The inverse‑square law is fundamental in photometry, radiometry, and acoustics. Doubling the distance reduces illuminance to one‑quarter. This calculator applies the law for normal incidence – ideal for spotlight design, workplace lighting, and architectural planning.
The lux is defined as 1 lumen per square meter (lm/m²). For a point source emitting I candela into a solid angle, the luminous flux through a sphere of radius d is Φ = I × Ω. The area of a sphere is 4πd², so the average illuminance on the sphere is Φ/(4πd²) = I/d². For a small surface perpendicular to the direction, the same relationship holds exactly.
Real‑world deviation: Most luminaires are not perfect point sources. For distances greater than 5× the largest dimension of the fixture, the inverse‑square law is accurate within 1%. For close distances, use near‑field photometric data. This calculator is intended for far‑field scenarios.
An architect specifies pendant luminaires with a luminous intensity of 1800 cd directed downward. The desks are 2.2 m below. Using our calculator: E = 1800 / (2.2)² = 1800 / 4.84 ≈ 372 lux. This meets the EN 12464‑1 standard for office work (500 lx recommended) but may need additional task lighting. The interactive graph helps explore how raising the luminaire reduces lux dramatically.

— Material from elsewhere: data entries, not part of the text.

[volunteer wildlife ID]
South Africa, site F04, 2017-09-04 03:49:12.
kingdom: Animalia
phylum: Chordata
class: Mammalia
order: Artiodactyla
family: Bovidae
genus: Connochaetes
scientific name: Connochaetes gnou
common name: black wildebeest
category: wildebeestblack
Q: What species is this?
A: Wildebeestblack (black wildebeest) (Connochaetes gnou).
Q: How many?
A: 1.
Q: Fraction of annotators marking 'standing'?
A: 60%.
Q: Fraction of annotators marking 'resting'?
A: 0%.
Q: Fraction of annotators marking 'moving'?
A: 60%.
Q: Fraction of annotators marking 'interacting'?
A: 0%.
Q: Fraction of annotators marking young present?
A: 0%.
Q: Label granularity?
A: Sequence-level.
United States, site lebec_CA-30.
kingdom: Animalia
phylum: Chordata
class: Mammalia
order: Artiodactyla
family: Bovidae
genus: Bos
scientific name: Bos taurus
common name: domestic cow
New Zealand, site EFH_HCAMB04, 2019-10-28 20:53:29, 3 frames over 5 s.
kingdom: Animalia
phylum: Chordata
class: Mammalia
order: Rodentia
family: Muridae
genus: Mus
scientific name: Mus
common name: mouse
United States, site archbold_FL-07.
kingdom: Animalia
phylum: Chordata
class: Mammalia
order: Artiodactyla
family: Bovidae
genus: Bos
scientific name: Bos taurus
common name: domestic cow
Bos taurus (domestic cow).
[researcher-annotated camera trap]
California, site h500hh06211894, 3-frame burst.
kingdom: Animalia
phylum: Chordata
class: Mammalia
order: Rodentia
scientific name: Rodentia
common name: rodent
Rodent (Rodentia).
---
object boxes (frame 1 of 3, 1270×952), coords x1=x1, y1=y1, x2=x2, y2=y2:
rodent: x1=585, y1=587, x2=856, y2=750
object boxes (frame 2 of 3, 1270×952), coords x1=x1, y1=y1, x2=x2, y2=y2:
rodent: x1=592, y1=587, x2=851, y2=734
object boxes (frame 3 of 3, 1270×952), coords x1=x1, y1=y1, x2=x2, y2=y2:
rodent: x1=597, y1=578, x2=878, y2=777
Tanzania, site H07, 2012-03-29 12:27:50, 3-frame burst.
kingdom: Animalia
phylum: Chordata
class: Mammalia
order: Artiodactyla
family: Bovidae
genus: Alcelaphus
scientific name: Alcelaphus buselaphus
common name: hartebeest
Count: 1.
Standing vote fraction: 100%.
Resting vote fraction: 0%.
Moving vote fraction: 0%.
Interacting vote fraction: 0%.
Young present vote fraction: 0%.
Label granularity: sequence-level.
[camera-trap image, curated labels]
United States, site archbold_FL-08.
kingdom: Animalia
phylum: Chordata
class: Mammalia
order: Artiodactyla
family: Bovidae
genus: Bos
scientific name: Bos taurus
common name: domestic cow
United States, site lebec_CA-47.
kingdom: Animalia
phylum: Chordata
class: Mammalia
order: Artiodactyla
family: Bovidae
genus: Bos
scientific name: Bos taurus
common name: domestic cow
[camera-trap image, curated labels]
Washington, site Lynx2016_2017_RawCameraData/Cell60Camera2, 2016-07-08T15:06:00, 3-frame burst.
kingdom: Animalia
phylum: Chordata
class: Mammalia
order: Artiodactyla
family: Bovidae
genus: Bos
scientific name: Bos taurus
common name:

| Environment / Task | Required Lux (lx) | Example Candela @ Distance | Remarks |
|---|---|---|---|
| Public areas (hallways) | 100 | 400 cd @ 2m → 100 lx | Basic circulation |
| Office – general | 300 – 500 | 2000 cd @ 2.5m → 320 lx | Computer work |
| Retail / Supermarket | 750 – 1000 | 4000 cd @ 2.2m → 826 lx | Product display |
| Operating theatre | 1000 – 2000 | 10000 cd @ 2.5m → 1600 lx | Surgical precision |
| Stadium (average) | 1500 – 3000 | 270000 cd @ 30m → 300 lx | Broadcast matches |
If the surface is tilted by an angle θ relative to the perpendicular, the illuminance becomes E = (I / d²) × cosθ. This calculator assumes θ = 0° (directly facing the source). For practical lighting design, the cosine factor is essential – but our tool focuses on the core inverse‑square relationship.